● Document text:
===
Opioids are an effective tool for managing pain. However, they can be addictive, resulting in widespread abuse in recent years and culminating in public health crises in Canada and elsewhere. A team of health technology companies had an idea for a technology solution that could help reduce the number of people who developed a dependency on opioids after surgery. With our international reputation in harm reduction, Providence Health Care was their first choice for a clinical partner.
The challenge
Approximately eight per cent of people who are prescribed opioids for pain will develop an addiction to opioids. For many years, doctors didn’t have the information they needed to minimize this risk at the time of prescribing opioids, nor did they receive follow-up data to reduce the rates of addiction.
“Ideally, people would not use opioids unless necessary. In addition to the risk of addiction, opioids have side effects like drowsiness, mental fog, nausea, constipation and slowed breathing,” says Dr. Ainsley Sutherland, Co-Physician Lead for the Transitional Pain Clinic at St. Paul’s Hospital.
DIGITAL and a consortium of industry and academia partners including Careteam, Thrive Health, BC Children’s Hospital, Excelar and Providence Health Care Ventures, invested in developing a clinical platform that could help doctors identify high risk patients before they had their surgery and support them after surgery to minimize the number who developed a dependence on opioids.
“It is exciting to see an organization like Providence Health Care innovating to improve care,” says Mark Nazemi, Director, Clinical Solutions & Innovation, Thrive Health. “They are willing to work with the tools and technologies we have available to find solutions and change how care is provided.”
The strategy
The project launched in late 2019. The advent of the COVID-19 pandemic in early 2020 put the project on hold for several months. The PHC Ventures team was able to step in and provide leadership when the project restarted in 2021. We oversaw multiple external partners and navigated internal processes, like privacy and ethics approvals. This allowed our clinical experts, like Dr. Sutherland, to focus their time and energy where it would add the most value to the project.
===
Items from a data source:
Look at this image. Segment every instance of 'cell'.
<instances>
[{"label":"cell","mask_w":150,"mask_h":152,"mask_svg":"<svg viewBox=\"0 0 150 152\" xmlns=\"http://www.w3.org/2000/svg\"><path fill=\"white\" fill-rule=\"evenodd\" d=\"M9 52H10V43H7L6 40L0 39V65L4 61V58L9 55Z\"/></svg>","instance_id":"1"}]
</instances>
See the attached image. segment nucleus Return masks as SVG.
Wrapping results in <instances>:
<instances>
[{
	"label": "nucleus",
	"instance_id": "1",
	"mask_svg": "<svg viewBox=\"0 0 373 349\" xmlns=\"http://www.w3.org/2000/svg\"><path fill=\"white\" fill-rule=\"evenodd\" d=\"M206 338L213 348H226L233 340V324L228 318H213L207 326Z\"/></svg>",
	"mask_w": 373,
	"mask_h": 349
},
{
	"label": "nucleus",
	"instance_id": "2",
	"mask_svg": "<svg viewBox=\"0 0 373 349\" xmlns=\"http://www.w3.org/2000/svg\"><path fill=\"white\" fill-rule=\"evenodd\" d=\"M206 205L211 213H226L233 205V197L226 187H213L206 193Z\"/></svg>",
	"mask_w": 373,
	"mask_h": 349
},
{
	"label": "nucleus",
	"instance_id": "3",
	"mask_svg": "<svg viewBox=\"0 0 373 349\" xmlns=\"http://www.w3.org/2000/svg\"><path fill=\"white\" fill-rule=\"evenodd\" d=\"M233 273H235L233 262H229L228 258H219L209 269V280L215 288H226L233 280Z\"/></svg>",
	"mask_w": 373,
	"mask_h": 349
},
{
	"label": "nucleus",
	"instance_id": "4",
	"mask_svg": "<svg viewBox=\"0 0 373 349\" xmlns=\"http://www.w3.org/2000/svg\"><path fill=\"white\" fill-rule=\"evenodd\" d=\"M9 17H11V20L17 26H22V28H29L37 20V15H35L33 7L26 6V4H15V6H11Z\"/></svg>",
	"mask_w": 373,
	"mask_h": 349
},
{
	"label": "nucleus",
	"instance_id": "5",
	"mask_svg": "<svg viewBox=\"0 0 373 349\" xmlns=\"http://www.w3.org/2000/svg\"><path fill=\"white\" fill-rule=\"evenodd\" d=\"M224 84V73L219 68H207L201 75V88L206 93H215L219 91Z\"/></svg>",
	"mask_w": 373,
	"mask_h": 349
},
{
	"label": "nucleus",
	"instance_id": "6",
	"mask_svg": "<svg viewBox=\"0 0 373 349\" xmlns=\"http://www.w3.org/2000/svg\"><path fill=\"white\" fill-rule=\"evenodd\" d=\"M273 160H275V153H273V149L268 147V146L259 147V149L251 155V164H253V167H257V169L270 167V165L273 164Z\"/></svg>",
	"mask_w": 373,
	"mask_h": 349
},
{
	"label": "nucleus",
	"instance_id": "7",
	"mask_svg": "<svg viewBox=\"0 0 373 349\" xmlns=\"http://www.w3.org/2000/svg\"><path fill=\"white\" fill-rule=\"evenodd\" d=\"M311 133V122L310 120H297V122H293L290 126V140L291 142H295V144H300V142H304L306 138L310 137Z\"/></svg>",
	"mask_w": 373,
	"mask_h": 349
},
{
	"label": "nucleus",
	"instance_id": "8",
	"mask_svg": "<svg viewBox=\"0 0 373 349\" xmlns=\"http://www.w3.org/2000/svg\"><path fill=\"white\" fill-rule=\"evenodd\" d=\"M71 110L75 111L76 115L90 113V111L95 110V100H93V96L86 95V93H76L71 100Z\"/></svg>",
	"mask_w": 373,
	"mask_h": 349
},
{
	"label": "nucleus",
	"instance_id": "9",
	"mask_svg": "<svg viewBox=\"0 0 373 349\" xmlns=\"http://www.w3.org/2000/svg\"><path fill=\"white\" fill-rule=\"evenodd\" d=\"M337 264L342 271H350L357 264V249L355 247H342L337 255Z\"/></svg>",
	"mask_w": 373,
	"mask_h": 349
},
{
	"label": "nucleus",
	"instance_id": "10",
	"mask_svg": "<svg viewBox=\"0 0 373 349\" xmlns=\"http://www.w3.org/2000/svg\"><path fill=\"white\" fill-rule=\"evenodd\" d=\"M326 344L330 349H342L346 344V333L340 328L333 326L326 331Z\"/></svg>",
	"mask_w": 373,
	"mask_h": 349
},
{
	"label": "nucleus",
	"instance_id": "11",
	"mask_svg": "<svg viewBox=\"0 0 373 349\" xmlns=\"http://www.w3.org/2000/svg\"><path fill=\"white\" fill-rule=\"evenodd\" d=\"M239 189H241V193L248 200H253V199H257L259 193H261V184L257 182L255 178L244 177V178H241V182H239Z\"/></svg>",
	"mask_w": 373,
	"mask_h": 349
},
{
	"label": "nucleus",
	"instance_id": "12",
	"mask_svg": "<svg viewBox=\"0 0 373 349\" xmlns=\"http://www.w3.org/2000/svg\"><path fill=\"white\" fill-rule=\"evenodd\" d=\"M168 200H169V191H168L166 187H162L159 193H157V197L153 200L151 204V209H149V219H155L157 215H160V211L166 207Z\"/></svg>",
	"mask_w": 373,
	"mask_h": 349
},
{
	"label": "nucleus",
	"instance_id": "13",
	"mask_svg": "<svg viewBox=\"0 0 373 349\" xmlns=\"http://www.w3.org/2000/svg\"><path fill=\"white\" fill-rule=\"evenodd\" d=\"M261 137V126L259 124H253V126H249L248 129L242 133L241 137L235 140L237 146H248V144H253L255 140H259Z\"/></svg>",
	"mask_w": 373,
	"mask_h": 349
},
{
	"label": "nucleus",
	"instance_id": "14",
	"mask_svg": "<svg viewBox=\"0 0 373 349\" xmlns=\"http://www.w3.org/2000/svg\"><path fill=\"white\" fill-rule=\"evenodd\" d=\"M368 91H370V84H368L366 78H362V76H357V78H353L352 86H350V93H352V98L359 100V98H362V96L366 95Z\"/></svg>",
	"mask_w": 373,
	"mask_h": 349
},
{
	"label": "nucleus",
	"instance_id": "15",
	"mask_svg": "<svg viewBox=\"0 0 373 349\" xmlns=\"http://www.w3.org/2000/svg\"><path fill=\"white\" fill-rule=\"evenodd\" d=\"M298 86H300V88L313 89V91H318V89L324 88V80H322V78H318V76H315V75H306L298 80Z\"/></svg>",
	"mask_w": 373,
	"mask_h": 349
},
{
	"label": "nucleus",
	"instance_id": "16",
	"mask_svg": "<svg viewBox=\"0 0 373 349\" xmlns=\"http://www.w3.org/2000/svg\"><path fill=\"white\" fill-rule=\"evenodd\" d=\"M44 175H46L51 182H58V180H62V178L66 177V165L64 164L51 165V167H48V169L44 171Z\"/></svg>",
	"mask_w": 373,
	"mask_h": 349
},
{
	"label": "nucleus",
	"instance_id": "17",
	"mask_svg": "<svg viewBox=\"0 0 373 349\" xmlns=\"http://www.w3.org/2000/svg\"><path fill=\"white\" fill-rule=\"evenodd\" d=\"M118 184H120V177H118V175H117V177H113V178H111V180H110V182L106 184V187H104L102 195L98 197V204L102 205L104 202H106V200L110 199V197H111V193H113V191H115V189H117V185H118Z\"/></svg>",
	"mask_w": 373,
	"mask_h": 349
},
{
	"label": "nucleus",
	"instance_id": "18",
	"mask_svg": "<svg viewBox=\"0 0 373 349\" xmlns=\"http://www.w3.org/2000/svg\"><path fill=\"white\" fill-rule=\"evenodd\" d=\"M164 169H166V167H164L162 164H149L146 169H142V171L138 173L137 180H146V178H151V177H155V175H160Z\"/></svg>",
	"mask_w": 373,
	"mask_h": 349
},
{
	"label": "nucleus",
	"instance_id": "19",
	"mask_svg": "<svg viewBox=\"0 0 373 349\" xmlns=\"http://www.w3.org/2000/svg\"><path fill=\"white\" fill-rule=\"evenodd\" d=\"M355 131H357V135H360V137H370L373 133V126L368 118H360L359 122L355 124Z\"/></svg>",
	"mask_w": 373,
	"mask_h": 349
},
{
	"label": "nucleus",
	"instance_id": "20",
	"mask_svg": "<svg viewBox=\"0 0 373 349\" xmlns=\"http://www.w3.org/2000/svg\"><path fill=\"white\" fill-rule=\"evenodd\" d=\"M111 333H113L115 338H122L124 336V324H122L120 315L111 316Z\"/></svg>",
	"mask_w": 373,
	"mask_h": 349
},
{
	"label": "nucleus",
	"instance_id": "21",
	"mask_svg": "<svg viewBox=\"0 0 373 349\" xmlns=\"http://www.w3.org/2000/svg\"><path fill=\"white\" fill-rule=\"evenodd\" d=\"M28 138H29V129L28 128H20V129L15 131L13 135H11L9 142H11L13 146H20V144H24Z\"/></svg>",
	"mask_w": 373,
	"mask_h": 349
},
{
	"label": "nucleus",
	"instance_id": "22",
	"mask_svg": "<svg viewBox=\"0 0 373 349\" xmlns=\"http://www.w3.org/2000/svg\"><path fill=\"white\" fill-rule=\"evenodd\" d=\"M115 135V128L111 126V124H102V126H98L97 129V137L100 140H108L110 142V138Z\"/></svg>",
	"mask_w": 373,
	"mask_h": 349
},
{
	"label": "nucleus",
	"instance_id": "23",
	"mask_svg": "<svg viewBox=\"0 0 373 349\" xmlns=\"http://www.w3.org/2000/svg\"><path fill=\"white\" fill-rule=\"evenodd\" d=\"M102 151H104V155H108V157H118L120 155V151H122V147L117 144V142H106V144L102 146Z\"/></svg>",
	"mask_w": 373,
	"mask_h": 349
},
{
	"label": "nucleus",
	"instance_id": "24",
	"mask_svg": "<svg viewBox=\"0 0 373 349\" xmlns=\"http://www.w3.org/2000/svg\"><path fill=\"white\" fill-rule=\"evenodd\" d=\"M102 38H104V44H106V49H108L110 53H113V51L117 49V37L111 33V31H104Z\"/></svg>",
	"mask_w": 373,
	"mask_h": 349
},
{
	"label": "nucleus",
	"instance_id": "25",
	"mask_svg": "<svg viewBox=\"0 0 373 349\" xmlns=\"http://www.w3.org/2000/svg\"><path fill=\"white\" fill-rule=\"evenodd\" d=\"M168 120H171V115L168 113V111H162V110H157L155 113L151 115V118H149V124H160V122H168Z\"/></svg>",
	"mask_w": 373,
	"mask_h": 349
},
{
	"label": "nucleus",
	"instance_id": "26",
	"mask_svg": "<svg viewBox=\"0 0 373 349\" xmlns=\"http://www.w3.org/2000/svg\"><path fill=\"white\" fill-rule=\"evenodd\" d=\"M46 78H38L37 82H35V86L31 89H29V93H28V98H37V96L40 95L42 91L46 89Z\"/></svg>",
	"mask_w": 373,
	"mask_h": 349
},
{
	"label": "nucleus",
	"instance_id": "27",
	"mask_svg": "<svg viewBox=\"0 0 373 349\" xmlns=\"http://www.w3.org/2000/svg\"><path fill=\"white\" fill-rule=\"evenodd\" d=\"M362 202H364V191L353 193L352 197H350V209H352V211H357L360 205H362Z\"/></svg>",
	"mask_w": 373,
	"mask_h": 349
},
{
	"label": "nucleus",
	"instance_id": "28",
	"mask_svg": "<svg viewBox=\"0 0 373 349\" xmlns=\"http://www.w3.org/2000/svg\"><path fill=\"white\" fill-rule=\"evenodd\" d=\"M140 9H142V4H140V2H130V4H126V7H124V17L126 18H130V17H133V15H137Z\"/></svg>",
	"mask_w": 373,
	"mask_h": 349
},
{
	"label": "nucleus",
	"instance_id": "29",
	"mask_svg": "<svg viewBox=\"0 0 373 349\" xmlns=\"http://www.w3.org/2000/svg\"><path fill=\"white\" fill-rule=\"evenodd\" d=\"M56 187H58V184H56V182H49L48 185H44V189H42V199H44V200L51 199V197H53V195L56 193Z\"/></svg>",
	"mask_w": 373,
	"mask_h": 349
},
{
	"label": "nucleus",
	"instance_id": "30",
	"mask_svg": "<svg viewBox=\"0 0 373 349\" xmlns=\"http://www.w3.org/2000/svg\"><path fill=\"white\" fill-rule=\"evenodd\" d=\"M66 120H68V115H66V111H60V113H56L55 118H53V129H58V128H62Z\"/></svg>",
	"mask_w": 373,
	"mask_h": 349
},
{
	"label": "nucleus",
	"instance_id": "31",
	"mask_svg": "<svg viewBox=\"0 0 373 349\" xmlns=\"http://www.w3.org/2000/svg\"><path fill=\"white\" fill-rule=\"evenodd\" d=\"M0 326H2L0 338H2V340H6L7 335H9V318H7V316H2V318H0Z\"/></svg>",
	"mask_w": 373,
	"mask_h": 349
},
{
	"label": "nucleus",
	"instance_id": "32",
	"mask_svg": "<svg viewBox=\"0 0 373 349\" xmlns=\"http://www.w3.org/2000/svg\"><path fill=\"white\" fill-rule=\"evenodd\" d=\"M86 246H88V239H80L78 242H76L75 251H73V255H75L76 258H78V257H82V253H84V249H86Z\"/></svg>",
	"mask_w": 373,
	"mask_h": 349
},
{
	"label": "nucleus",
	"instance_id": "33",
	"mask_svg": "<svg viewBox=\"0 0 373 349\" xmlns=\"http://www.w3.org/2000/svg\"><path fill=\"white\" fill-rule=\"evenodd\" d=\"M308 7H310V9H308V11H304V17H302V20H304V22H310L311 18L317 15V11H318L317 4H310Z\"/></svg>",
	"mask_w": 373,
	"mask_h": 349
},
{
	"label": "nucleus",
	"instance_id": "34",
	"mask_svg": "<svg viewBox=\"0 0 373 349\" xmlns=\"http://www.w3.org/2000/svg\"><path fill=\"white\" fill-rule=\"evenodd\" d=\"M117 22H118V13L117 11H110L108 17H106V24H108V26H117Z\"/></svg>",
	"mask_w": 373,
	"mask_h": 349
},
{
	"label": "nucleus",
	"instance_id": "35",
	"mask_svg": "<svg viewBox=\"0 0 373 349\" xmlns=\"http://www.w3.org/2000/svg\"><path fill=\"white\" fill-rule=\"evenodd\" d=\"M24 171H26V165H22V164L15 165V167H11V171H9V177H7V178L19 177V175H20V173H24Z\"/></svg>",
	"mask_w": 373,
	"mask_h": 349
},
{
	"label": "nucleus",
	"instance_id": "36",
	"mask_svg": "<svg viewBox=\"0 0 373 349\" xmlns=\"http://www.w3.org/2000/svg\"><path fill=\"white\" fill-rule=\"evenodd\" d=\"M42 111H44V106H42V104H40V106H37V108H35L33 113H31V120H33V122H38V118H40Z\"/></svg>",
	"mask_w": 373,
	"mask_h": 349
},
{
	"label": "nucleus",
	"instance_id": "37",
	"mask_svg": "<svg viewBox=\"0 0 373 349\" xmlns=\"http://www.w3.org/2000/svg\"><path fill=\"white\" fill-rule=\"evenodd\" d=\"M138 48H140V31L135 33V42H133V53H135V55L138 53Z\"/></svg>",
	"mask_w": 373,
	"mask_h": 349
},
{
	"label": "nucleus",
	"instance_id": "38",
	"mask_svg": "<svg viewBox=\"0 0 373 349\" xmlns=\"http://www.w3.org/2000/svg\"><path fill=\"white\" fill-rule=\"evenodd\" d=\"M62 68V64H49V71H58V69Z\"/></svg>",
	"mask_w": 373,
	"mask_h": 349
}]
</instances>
===
● Tasks and exercises:
(A) Copy the passage of the opioid-platform article from "The strategy" to "to the project." word for word.
(B) Carry on the opioid-platform article from its final sentence.

● Answers to the tasks:
(A)
The strategy
The project launched in late 2019. The advent of the COVID-19 pandemic in early 2020 put the project on hold for several months. The PHC Ventures team was able to step in and provide leadership when the project restarted in 2021. We oversaw multiple external partners and navigated internal processes, like privacy and ethics approvals. This allowed our clinical experts, like Dr. Sutherland, to focus their time and energy where it would add the most value to the project.

(B)
“One of the most useful outputs of this project was the risk assessment tool we developed with Thrive Health,” says Dr. Sutherland. “We integrated the tool into the standard health history questionnaire patients complete before surgery and we developed an algorithm to determine if a patient was high or low risk for prolonged opioid use after surgery. The longer a patient takes opioids, the greater the risk of developing an addiction.”
High-risk patients were streamed to the Careteam technology platform, where they received more pain-related interventions to help improve their outcomes post-surgery. Low risk patients stayed in the Thrive Health platform, where their quality of life was monitored for one year after surgery. The Thrive Health platform collected data on pain levels, medication use, and readmission rates. It also offered patients educational resources.
The impact
This project led to the creation of the Transitional Pain Clinic. Once the technology was in place to identify high-risk patients, the clinical team realized they needed to put additional supports in place to help these patients. With support from PHC Ventures, the team was able to secure funding for the new clinic.
In operation since 2021, the clinic is staffed by two physicians, one nurse navigator and a psychologist. The team sees patients before surgery and educates them on how to manage the risks of opioid dependency. After the surgery, the team continues to see the patients to help them manage persistent pain. Almost all patients are weaned from opioids during their time with the clinic.